■ **Exercise instructions**: Count the lines in the records below that contain the word "road". Reply with the number only.
--- Begin Data to use ---
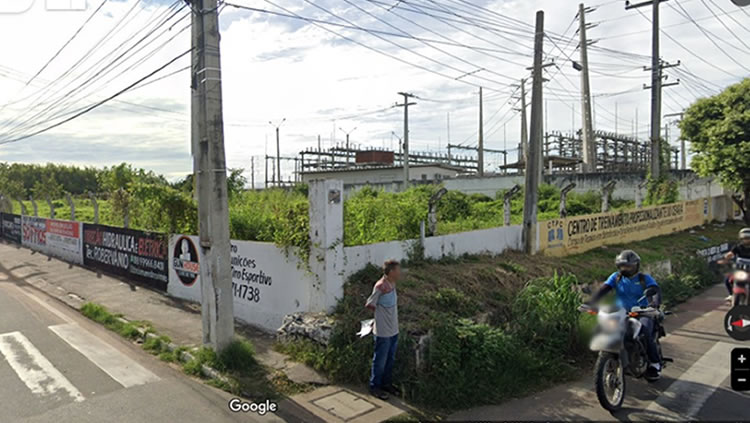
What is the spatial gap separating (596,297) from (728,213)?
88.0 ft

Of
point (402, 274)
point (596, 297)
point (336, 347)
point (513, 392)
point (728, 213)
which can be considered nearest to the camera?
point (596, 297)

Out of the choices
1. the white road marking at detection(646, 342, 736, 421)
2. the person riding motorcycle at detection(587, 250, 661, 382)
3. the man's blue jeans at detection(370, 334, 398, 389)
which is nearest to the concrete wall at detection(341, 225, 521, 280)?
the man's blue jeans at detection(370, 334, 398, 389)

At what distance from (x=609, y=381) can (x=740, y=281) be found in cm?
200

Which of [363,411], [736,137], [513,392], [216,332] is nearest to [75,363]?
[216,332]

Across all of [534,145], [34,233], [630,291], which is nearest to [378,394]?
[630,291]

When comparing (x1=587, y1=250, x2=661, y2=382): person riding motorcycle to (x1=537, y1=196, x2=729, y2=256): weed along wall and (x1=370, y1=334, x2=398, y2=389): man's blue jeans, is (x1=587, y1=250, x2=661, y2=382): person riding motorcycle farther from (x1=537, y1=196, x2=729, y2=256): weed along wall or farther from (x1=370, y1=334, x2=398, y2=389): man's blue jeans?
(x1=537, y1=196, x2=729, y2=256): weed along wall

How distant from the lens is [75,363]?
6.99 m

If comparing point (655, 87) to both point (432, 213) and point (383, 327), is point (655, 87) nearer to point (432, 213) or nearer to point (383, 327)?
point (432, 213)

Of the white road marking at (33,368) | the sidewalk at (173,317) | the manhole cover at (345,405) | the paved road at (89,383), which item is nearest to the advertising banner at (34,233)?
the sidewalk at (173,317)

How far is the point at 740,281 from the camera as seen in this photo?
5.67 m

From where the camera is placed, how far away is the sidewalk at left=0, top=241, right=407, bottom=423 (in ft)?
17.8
--- End Data to use ---
--- Begin Data to use ---
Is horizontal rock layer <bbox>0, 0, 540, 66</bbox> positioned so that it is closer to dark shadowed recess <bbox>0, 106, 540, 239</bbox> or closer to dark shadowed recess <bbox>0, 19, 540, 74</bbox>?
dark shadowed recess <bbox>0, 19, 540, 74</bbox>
--- End Data to use ---
■ **Written reply**: 2